Die juristische Presseschau vom 27. November 2014: Bundesverwaltungsgericht zu Sonntagsarbeit – Anti-Terror-Gesetze – Straffreiheit für V-Leute

27.11.2014

Das BVerwG setzte am gestrigen Mittwoch den ausufernden Ausnahmen vom Sonntagsarbeitsverbot Grenzen. Außerdem in der Presseschau: Thomas de Maizière will gewaltbereiten Islamisten den Personalausweis entziehen, die Grünen wollen die künstliche Befruchtung auch für unverheiratete Paare, das Bundesinnenministerium will V-Leute in bestimmten Fällen Straffreiheit zukommen lassen und der Hypnotiseur, der bestimmt keinen Haftungsfall herbeiführen wollte.

Thema des Tages

BVerwG zu Sonntagsarbeit: Das Bundesverwaltungsgericht hat am gestrigen Mittwoch wesentliche Teile der Bedarfsgewerbeverordnung des Landes Hessen für unwirksam erklärt. Die Richter begrenzten damit die Ausweitung der Sonntagsarbeit. So bestehe kein besonderes Bedürfnis für den Betrieb von Callcentern, Videotheken, öffentlichen Bibliotheken sowie Lotto- und Totogesellschaften an einem Sonntag. Pferdewetten hingegen seien zulässig, die Herstellung von Speiseeis ebenso, wenn jedoch nur bedingt. Das Gericht stellte ferner fest, dass die hessische Landesregierung grundsätzlich zu dem Erlass der Verordnung ermächtigt sei. Dies sah der Verwaltungsgerichtshof Kassel in der Vorinstanz anders. Viele Bundesländer haben ähnliche Verordnungen, sodass damit zu rechnen sei, dass das Urteil noch weitere Konsequenzen haben wird. Das Arbeitszeitgesetz sieht bereits Ausnahmen vom Beschäftigungsverbot vor und räumt den Ländern die Befugnis ein, weitere Ausnahmen zu beschließen. Fraglich war im vorliegenden Fall, wie weit diese dabei gehen dürfen. Ursprünglich hatten die Gewerkschaft Verdi und zwei evangelische Gemeindeverbände geklagt. Sie bekamen schließlich vor dem hessischen Verwaltungsgerichtshof Recht. Das Land Hessen ging gegen diese Entscheidung in Revision. Dies berichten süddeutsche.de (Wolfgang Janisch), der Tagesspiegel (Ursula Knapp), das Handelsblatt und die FAZ.

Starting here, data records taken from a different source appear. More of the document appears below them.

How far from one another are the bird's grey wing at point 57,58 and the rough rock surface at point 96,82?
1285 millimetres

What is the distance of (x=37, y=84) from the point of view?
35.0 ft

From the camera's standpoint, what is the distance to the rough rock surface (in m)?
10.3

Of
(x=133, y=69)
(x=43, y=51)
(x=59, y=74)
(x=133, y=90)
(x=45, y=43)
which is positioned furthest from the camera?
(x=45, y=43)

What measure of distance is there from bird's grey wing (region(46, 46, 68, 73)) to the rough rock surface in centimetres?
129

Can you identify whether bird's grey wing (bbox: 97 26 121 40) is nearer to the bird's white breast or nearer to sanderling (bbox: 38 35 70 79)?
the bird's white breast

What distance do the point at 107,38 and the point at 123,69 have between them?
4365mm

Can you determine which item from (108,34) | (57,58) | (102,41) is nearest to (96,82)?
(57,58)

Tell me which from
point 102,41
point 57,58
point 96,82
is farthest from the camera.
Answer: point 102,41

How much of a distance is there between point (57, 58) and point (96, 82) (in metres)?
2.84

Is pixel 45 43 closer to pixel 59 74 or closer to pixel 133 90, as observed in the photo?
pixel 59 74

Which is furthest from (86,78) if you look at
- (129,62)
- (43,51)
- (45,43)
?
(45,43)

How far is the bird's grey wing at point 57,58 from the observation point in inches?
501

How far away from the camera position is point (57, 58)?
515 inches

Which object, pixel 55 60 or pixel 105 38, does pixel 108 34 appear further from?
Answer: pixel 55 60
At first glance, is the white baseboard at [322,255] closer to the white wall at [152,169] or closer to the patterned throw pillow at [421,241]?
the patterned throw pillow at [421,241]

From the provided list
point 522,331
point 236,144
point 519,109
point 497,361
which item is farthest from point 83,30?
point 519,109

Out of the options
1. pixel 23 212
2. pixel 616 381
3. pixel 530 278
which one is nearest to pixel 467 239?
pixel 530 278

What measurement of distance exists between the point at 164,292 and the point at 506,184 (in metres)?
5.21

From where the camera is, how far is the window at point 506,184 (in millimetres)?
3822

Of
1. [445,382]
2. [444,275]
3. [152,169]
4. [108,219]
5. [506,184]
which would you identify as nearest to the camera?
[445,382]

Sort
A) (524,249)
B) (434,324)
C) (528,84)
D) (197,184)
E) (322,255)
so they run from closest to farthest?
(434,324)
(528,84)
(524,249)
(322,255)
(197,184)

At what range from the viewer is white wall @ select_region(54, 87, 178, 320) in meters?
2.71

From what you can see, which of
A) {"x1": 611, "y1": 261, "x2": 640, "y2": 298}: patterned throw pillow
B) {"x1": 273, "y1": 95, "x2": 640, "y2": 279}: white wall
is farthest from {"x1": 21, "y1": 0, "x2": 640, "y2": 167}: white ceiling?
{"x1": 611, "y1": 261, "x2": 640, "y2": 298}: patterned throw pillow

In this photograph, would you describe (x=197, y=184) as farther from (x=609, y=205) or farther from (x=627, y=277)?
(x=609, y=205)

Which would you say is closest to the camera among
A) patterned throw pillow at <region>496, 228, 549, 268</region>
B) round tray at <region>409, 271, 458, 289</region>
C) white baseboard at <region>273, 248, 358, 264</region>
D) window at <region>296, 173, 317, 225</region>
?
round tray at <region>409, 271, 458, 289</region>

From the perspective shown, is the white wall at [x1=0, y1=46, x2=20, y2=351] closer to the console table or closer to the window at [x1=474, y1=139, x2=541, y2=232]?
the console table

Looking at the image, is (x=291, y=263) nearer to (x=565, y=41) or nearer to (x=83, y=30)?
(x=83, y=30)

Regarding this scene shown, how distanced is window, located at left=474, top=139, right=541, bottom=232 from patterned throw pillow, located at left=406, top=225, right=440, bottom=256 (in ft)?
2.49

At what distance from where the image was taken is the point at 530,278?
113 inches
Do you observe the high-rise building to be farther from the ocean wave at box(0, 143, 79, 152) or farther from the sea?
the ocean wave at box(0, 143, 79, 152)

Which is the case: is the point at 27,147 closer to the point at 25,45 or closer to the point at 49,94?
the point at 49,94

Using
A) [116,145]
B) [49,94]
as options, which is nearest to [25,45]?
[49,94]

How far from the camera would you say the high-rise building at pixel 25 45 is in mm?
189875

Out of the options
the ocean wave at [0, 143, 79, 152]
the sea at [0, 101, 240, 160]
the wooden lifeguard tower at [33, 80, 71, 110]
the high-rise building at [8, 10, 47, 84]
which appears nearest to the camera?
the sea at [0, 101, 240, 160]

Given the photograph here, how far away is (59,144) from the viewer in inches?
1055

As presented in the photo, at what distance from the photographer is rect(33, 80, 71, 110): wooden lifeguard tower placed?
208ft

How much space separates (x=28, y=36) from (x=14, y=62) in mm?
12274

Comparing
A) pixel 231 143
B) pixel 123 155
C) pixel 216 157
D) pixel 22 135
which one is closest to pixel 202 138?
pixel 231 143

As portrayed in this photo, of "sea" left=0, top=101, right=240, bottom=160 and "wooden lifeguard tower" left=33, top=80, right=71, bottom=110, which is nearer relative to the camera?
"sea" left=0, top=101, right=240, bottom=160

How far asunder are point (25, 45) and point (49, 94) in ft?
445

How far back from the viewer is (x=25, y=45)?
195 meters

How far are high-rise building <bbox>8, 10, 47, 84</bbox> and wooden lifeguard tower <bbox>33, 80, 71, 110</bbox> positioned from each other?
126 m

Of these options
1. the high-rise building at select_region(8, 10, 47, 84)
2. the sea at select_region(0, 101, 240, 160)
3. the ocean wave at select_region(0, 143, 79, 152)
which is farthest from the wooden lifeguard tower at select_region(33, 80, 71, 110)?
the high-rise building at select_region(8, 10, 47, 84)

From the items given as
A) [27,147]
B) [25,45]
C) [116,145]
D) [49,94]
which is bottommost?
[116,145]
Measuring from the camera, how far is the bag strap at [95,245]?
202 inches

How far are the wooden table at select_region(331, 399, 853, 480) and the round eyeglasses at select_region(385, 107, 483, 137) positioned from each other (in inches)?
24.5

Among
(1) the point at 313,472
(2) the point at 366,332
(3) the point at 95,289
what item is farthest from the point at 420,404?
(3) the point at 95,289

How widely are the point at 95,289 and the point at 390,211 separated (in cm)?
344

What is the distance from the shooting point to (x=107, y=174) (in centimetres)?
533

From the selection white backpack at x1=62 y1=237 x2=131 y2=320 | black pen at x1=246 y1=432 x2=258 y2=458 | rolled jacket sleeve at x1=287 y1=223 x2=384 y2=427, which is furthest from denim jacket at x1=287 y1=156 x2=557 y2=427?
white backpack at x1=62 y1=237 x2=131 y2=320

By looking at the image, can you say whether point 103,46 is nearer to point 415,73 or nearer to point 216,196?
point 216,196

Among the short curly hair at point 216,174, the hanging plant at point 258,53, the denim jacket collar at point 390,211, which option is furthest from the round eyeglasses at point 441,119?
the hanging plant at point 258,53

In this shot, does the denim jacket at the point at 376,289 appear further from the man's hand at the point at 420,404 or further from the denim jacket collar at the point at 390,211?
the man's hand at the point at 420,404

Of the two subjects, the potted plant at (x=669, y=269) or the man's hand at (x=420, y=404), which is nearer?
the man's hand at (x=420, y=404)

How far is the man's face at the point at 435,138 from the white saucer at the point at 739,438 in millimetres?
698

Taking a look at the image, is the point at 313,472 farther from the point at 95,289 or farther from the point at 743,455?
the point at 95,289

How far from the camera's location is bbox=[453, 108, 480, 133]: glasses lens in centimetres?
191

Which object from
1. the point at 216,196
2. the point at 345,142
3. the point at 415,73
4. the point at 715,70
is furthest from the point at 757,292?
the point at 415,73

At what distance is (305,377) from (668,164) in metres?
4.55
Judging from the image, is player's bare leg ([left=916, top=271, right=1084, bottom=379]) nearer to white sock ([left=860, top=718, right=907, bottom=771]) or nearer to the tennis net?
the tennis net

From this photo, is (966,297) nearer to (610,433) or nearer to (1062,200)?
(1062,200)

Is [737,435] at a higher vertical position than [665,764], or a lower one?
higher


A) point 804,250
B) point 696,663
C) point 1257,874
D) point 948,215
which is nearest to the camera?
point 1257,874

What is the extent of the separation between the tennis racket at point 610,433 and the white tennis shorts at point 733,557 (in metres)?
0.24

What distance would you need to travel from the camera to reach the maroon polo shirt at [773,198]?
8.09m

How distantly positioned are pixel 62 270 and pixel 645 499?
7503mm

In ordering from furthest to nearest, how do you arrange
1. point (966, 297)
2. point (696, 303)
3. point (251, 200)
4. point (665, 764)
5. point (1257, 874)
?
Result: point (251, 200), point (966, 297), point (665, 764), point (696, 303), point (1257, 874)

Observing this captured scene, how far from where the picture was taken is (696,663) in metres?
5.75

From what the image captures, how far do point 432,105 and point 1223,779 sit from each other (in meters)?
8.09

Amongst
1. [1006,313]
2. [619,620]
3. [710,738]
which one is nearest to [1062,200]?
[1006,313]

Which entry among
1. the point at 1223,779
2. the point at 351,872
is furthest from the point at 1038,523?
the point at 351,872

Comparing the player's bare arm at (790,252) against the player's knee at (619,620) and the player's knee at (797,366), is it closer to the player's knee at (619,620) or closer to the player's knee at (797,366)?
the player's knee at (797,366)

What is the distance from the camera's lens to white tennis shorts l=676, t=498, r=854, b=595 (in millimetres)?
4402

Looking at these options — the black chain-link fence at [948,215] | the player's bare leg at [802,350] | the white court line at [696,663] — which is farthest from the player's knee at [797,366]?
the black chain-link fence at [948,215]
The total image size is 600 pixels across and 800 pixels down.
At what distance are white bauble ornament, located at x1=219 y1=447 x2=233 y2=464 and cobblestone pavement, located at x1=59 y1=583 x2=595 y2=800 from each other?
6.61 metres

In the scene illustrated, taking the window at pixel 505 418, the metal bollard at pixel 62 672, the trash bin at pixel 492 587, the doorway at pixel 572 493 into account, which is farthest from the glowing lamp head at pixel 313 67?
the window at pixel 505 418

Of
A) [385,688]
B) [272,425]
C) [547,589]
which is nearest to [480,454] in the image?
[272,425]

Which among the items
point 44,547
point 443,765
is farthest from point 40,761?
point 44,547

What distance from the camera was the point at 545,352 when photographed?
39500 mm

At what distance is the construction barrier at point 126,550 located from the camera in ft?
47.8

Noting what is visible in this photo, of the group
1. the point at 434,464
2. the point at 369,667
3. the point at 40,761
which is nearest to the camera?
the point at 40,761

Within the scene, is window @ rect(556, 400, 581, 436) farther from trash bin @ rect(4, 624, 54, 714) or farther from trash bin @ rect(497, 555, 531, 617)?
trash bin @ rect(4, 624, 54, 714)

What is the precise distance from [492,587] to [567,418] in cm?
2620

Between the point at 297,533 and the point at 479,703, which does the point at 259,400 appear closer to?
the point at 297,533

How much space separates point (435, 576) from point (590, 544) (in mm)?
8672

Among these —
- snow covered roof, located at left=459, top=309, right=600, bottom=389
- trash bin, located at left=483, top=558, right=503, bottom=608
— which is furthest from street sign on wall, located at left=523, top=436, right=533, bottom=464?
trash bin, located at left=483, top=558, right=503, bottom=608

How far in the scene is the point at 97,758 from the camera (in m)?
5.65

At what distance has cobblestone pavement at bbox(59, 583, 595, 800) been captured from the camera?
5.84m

Heribert Prantl (SZ) setzt sich für das bundesgesetzliche Arbeitsverbot am Sonntag ein. Er sieht in diesem wichtigen Wochentag eine "historisch, kulturell und verfassungsrechtlich fest abgesicherte Tradition", welche gegen exzessive Ladenöffnungszeiten verteidigt werden müsse. Länder dürften nicht maßlos von der Erteilung von Ausnahmen vom Sonntagsarbeitsverbot Gebrauch machen. Der Staat müsse das Sonntagsgrundrecht achten, meint Prantl.

Rechtspolitik

Anti-Terror-Gesetze: In Zukunft soll es möglich sein, gewaltbereiten Islamisten den Personalausweis zu entziehen, um sie an der Ausreise aus Deutschland zu hindern. Besagter Personenkreis soll davon abgehalten werden, sich am Kampf des IS beteiligen zu können. Der Entzug soll zunächst für sechs Monate gelten, aber zwei Mal verlängert werden können, bis zu einem Zeitraum von 18 Monaten. Statt des Personalausweises sollen die Betroffenen ein Ersatzdokument erhalten, welches allerdings einen Ausreise-Sperrvermerk beinhalten und ausschließlich innerhalb der Bundesrepublik gelten soll. Dies sieht ein am gestrigen Mittwoch veröffentlichter Gesetzentwurf des Bundesinnenministers Thomas de Maizière (CDU) vor. Teile der Opposition kritisieren die geplante Reform als "pure Symbolpolitik". Über die geplante Regelung und entsprechende Hintergründe berichten die SZ (Stefan Braun), die taz (Daniel Bax) und tagesschau.de (Michael Götschenberg).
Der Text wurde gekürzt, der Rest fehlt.